A spinner which is disclosed in Japanese Utility Model Application Laid Open No. 58-40275 is designed to eliminate the above-described disadvantage. Referring to FIGS. 1 and 2, the apparatus includes a cup 101 for preventing treatment solution from scattering and a spinchuck 110 provided at the center of the cup 101 for supporting a substrate W and for rotating the same. The cup 101 surrounds the spinchuck 110 and includes a circumferential wall 103 for preventing the treatment solution from scattering. A bottom wall 105 is located below the spinchuck 110 for receiving the dropping treatment solution.
The bottom wall 105 includes a ring-shaped bottom plate 106 protruding toward the center of the bottom wall 105 and a slant bottom surface 107 for catching the dropping treatment solution and for letting the same flow in the direction of the bottom plate 106. The bottom plate 106 has a ventilation duct 118 and a drain 119 for waste liquid. The slant bottom portion 107 is horn-shaped with a slant surface 116. A peripheral portion of the bottom portion 107 is connected to the bottom plate 106. The central portion of the bottom portion 107 is located near the top of the spinchuck 110.
The apparatus further includes a ring-shaped rinse agent conduit 117 provided around an upper edge portion of the slant bottom portion 107 for supplying rinse agent on the slant surface 116, and a ring-shaped rinse agent conduit 104 provided on an inner surface of an upper portion of the circumferential wall 103 for supplying the rinse agent on the inner surface of the circumferential wall 103.
In operation, the substrate W is fed to the spinchuck 110 by a substrate transporter (not shown) and is supported on the spinchuck 110 by vacuum suction or the like.

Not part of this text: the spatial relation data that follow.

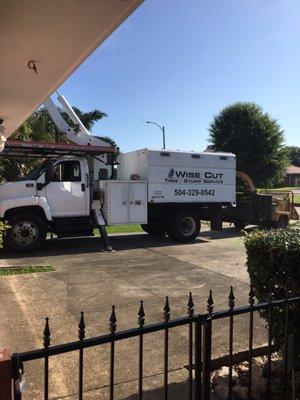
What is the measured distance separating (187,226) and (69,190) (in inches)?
158

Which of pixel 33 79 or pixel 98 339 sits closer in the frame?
pixel 98 339

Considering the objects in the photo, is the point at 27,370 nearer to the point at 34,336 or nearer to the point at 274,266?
the point at 34,336

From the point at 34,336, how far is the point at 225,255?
6.61 meters

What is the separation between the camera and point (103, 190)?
12234 millimetres

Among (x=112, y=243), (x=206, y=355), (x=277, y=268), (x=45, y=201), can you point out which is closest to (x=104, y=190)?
(x=112, y=243)

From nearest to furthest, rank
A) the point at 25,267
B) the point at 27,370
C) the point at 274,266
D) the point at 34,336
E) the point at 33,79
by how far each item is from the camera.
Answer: the point at 33,79 → the point at 274,266 → the point at 27,370 → the point at 34,336 → the point at 25,267

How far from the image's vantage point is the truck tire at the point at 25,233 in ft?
35.2

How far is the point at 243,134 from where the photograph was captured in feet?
128

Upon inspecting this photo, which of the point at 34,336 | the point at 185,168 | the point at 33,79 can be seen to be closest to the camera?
the point at 33,79

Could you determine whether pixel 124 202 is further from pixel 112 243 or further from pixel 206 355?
pixel 206 355

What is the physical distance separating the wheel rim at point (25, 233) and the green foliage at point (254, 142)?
2972 cm

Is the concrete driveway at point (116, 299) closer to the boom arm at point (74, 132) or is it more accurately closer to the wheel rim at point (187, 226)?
the wheel rim at point (187, 226)

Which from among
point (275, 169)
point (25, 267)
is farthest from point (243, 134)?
point (25, 267)

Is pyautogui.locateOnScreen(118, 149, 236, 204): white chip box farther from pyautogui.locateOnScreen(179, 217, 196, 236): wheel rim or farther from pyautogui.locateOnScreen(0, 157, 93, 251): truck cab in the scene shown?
pyautogui.locateOnScreen(0, 157, 93, 251): truck cab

After a nozzle (not illustrated) supplies photoresist to an upper surface of the substrate W, the spinchuck 110 is rotated by a motor (not illustrated) at a high speed. Excess photoresist is scattered around the substrate W by centrifugal force such that a uniform photoresist layer is formed on the upper surface of the substrate W.

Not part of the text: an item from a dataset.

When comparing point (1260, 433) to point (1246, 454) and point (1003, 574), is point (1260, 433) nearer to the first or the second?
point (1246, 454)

The photoresist scattered around the substrate W adheres to the inner surface of the circumferential wall 103, to the slant surface 116 and the like. The conduit 104 supplies organic solvent to the inner surface 108 of the circumferential wall 103. The photoresist dissolves in the organic solvent and goes down toward the bottom plate 106 along the inner surface of the circumferential wall 103.
The conduit 117 supplies the organic solvent to the slant surface 116 of the slant bottom portion 107. Photoresist adhering to the slant surface 116 dissolves in the organic solvent and flows down the slant surface 116 toward the bottom plate 106.

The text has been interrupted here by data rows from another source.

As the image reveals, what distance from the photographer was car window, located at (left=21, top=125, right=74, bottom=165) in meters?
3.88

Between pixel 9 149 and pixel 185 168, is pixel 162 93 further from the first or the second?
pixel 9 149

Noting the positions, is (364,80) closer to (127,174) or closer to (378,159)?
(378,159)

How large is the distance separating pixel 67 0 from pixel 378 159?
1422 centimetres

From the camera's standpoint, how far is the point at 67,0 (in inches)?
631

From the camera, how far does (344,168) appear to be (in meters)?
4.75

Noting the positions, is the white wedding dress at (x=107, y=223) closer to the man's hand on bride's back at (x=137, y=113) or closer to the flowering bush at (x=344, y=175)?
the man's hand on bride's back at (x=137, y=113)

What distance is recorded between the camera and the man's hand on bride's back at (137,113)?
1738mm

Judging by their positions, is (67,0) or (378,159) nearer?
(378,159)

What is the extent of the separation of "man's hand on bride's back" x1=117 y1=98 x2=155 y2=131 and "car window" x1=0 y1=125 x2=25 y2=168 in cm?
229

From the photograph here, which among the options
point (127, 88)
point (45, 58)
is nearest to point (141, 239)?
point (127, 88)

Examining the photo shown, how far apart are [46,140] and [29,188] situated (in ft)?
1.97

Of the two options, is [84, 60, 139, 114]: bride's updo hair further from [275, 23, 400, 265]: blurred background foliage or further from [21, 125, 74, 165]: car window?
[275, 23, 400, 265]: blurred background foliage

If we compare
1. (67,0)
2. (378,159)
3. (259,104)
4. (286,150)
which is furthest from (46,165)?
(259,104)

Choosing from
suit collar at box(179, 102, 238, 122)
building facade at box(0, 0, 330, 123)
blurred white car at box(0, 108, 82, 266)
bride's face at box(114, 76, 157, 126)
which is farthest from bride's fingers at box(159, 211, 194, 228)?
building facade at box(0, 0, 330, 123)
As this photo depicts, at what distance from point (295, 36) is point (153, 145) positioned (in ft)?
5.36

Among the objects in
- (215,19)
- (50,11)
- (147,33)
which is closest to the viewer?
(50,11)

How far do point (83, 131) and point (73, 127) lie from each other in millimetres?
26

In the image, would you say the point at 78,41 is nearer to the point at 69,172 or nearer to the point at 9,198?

A slope is formed on the upper surface of the bottom plate 106 for flowing waste liquid toward the drain 119. The waste liquid flows to the drain 119, from which it is externally discharged.
The air in the apparatus is forcibly discharged from the ventilation duct 118 to the outside.
The organic solvent is continuously supplied to the inner surface 108 of the circumferential wall 103 and the slant surface 116 through the rinse agent conduits 104 and 117, thereby preventing the photoresist from adhering to the inner surface 108 and the slant surface 116. Thus, the photoresist cannot dry to the surfaces 108 and 116, turn into fine dust and scatter around in the cup to adhere to the substrate W.
However, the conventional apparatus cannot completely eliminate the disadvantages of the prior art. Namely, the rinse agent is not supplied around the conduits 104 and 117. As a result, liquid agent adhering to the conduits 104 and 117 is never rinsed therefrom. The liquid agent adhering to the conduits 104 and 117 soon dries out and turns into powder, which is scattered in the cup and adheres to the substrate W. If this disadvantage were overcome, production yield would be improved.